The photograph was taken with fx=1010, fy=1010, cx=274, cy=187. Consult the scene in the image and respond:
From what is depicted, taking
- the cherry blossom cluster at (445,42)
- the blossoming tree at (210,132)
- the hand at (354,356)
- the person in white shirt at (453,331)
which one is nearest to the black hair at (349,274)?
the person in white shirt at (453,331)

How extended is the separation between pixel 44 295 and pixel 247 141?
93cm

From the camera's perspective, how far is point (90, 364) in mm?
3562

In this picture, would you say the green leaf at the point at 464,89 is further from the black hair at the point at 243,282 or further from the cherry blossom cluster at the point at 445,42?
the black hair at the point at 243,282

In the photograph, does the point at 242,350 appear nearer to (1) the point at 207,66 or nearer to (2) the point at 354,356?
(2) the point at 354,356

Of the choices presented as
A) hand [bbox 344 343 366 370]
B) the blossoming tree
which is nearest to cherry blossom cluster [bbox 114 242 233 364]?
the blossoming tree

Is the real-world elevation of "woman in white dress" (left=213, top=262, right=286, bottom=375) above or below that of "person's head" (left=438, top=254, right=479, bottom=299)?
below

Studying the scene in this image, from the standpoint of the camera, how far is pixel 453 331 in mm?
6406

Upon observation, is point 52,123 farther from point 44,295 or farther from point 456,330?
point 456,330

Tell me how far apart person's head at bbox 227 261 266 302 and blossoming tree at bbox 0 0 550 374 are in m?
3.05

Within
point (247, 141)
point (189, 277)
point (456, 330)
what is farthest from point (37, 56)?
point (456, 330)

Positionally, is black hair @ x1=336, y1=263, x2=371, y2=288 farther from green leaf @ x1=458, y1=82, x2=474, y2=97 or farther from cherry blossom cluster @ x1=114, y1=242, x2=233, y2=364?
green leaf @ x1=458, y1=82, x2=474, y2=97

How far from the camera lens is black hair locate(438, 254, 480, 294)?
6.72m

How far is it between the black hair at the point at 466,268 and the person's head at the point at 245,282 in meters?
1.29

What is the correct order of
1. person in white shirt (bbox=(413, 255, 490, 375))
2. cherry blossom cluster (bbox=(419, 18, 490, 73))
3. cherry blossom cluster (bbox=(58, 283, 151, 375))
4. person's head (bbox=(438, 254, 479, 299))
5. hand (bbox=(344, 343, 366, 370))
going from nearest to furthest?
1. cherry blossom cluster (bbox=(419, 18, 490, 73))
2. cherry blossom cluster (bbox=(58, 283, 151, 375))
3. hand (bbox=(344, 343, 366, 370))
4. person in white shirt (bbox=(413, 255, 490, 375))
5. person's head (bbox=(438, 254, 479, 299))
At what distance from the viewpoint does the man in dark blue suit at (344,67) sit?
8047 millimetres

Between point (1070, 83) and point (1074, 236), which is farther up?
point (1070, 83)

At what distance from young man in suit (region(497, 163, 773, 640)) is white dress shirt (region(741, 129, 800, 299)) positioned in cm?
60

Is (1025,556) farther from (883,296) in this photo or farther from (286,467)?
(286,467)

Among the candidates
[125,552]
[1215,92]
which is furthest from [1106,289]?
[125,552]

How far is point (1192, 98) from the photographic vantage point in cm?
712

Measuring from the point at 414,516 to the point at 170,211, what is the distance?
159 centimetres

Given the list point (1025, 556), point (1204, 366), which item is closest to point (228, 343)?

####################

TASK TO COMPLETE: Please rewrite the stretch of the records above, from the line containing "Among the candidates" through the end of the records, as a numbered list with the blank lines left out.

ANSWER FOR THIS EXERCISE:
1. Among the candidates
2. [125,552]
3. [1215,92]
4. which is furthest from [1106,289]?
5. [125,552]
6. How far is point (1192, 98) from the photographic vantage point in cm?
7. 712
8. Measuring from the point at 414,516 to the point at 170,211, what is the distance?
9. 159 centimetres
10. Given the list point (1025, 556), point (1204, 366), which item is closest to point (228, 343)?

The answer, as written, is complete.